Would adding chopped nuts affect the brownies negatively?

Thank you!
# Posted By Kathie | 2/5/13 2:27 AM
Does coconut flour have antimicrobial properties as the coconut flakes and oil do?
Thanks!
# Posted By Lesley | 2/7/13 9:04 PM
Thank you for all of the recipe development you do and for sharing why coconut sugar is not sustainable. I didn't know that and recently bought a package to try. I haven't used it yet, but knowing this will not buy more.
# Posted By Kelly | 2/13/13 11:15 PM
Looking for a pasta reciepe using coconut flour. Can you help?
# Posted By Kathy | 2/20/13 1:08 PM
Does coconut flour have to be stored in a refrigerator ? If not how long of a shelf life does it have? Thanks
# Posted By Pat | 2/21/13 9:43 AM
Am totally new to this and haven't tried anything yet. I see some of the coconut recipes mention sifting. Not being much of a cook to start with, does coconut flour have to be sifted when using in baked goods?
# Posted By Linda | 3/2/13 2:55 PM
Have you experimented with using ground chia seeds as a binder in coconut flour baked goods?
# Posted By Diane | 3/5/13 10:34 AM
Linda: Unless the recipe specifically calls for sifting, you won't have to. Just be sure to break up any big chunks the coconut flour may have and never pack it into the measuring cups/spoons.

Something I personally do when I'm scooping coconut flour out of a bag is smash the chunks with the measuring cup then fluff it a few times by scooping some up and dropping it back in. Then I dip the cup in, fill and level it off. This ensures that you won't end up with too much flour.

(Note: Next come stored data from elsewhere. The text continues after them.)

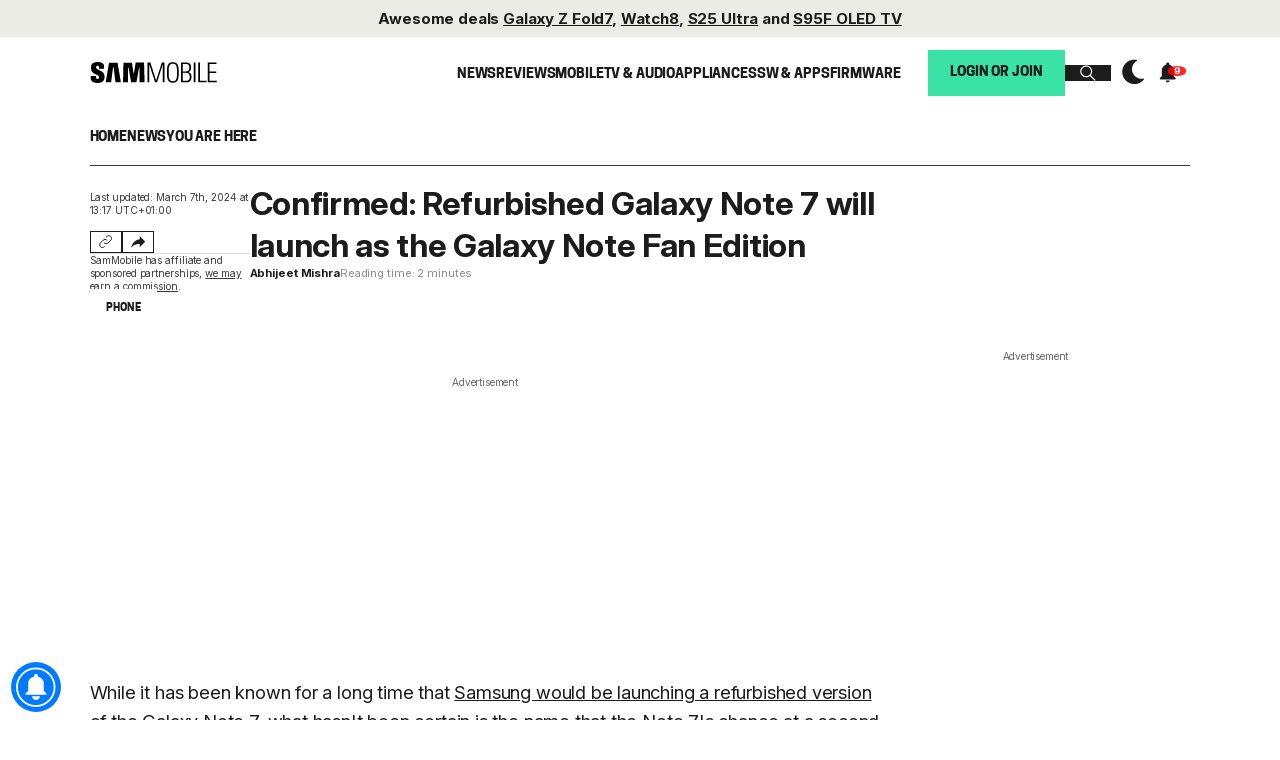

--- FILE ---
content_type: text/html; charset=UTF-8
request_url: https://www.sammobile.com/wp-content/plugins/sam-firmwarepage/includes/SMFirmware/ajax/ajax.relatednews.php?postid=75658
body_size: -539
content:

<ul>
            <li><a href="https://www.sammobile.com/news/galaxy-s25-ultra-design-inspired-galaxy-note-7-rounded-corners/?utm_source=relatednews">Galaxy S25 Ultra is inspired by the Galaxy Note 7 in one way</a></li>
            <li><a href="https://www.sammobile.com/news/head-of-oppo-find-product-line-used-to-work-at-samsung/?utm_source=relatednews">Galaxy Note 7 fiasco might have given Oppo an important employee</a></li>
            <li><a href="https://www.sammobile.com/news/samsung-no-longer-shies-from-remembering-galaxy-note-7/?utm_source=relatednews">Samsung no longer shies from remembering the Galaxy Note 7</a></li>
            <li><a href="https://www.sammobile.com/news/samsung-ends-firmware-support-this-galaxy-note-device/?utm_source=relatednews">Samsung ends firmware support for this Galaxy Note device</a></li>
            <li><a href="https://www.sammobile.com/news/four-year-old-galaxy-smartphone-getting-latest-security-patch/?utm_source=relatednews">This four-year-old Galaxy smartphone is getting latest security patch</a></li>
    </ul>

--- FILE ---
content_type: text/html
request_url: https://api.intentiq.com/profiles_engine/ProfilesEngineServlet?at=39&mi=10&dpi=263210415&pt=17&dpn=1&iiqidtype=2&iiqpcid=85b686c5-36af-4107-954f-01254d112424&iiqpciddate=1769036629040&gdpr=0&japs=false&jaesc=0&jafc=0&jaensc=0&jsver=0.32&testGroup=U&source=pbjs&vrref=https%3A%2F%2Fwww.sammobile.com
body_size: 55
content:
{"abPercentage":95,"adt":1,"ct":2,"isOptedOut":false,"data":{"eids":[]},"dbsaved":"false","ls":true,"cttl":86400000,"abTestUuid":"g_94ba9b61-b87d-4889-99aa-41e68ef59a70","tc":9,"sid":-874389668}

# Posted By Sarah:) | 3/5/13 9:50 PM
I am a little confused. I thought the point of using coconut flour was to have a gluten free product, but people are saying to add eggs and that you cannot sub all of the regular flour with coconut flour. Can anyone explain this to me? Thanks!
# Posted By Ann | 3/23/13 7:13 PM
Ann, eggs don't contain gluten. I do not see any comments for this brownie recipe that suggest this recipe should have any other flour except coconut flour. If you are trying things on your own and don't need to be gluten free they say you can reduce the amount of regular flour by using substituing some of the flour with coconut flour. And if you are trying to convert one of your recipes to be 100% coconut flour the ratio from wheat flour to coconut flour is not 1:1. You will need to experiment with that.

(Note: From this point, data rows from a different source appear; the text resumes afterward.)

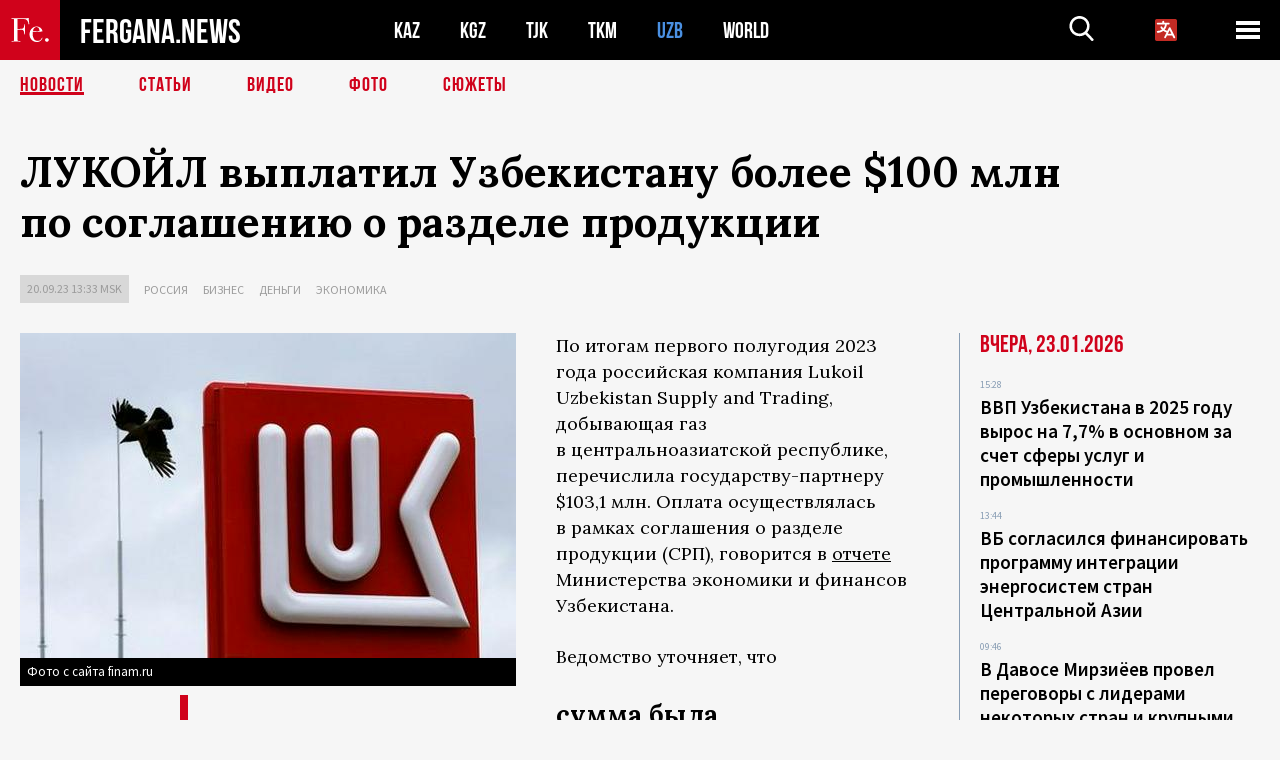

--- FILE ---
content_type: text/html; charset=utf-8
request_url: https://www.google.com/recaptcha/api2/aframe
body_size: 269
content:
<!DOCTYPE HTML><html><head><meta http-equiv="content-type" content="text/html; charset=UTF-8"></head><body><script nonce="z0VulftCkZIgUyK7FHqQ5Q">/** Anti-fraud and anti-abuse applications only. See google.com/recaptcha */ try{var clients={'sodar':'https://pagead2.googlesyndication.com/pagead/sodar?'};window.addEventListener("message",function(a){try{if(a.source===window.parent){var b=JSON.parse(a.data);var c=clients[b['id']];if(c){var d=document.createElement('img');d.src=c+b['params']+'&rc='+(localStorage.getItem("rc::a")?sessionStorage.getItem("rc::b"):"");window.document.body.appendChild(d);sessionStorage.setItem("rc::e",parseInt(sessionStorage.getItem("rc::e")||0)+1);localStorage.setItem("rc::h",'1769208810637');}}}catch(b){}});window.parent.postMessage("_grecaptcha_ready", "*");}catch(b){}</script></body></html>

# Posted By Roni | 3/26/13 8:13 PM
Thanks Sarah!
# Posted By Linda | 3/26/13 10:06 PM
So can you do all stevia for the sugar and agave for the syrup ?
# Posted By Tracey M | 9/21/13 7:28 PM
Is this the recipe on the back of the Tropical Traditions bag of coconut flour? I lost the one that I saved and don't have a bag right now. I love that recipe and hoping this is the same one.
# Posted By Sybil | 3/8/14 5:44 PM
Sybil - this is the same one!
# Posted By Sarah S. | 3/9/14 3:55 PM
I make organic dog treats and have a dog with wheat allergies. I am very excited to use the coconut flour but I need a little help. The original "pupcake" recipe calls for 1 cup of all purpose flour and 1 cup of wheat flour. I would like to substitute with both brown rice flour and coconut flour, respectively. Would brown rice flour even be a good substitution for the AP flour? What would my measurements be? 3/4 coconut flour per substitution?
# Posted By Mignon | 3/18/14 4:58 PM
Hello, I am a newbie...and I mean baby....trying to change my lifestyle and eating habits...used coconut flour for the first time this weekend...boy, what a mess!!

I had thin beef I dipped in egg and coated with coconut flour, then I put them in a little almond oil in a fry pan. It looked like it was working, but then I noticed the flour was falling off the meat and boy was it grainy. I tried to make gravy using the what was left in the pan...I even tried to make a rue using the remaining flour and water...another mess. I used almond milk to thicken the gravy. At first it seemed to be working...thinking I could make the gravy and put the put back in the pan, but then it all got gloopy (technical term) again. In the end, I saved the meat in the refrig, marking the container "disaster" to try and "fix" it with another stock of some kind. I ended up cooking my remaining meat with crisco and bread crumbs (I didn't eat it!). What am I doing wrong...I'm making the biggest mess of things and I want so badly to do well. Any help or direction would be appreicated!!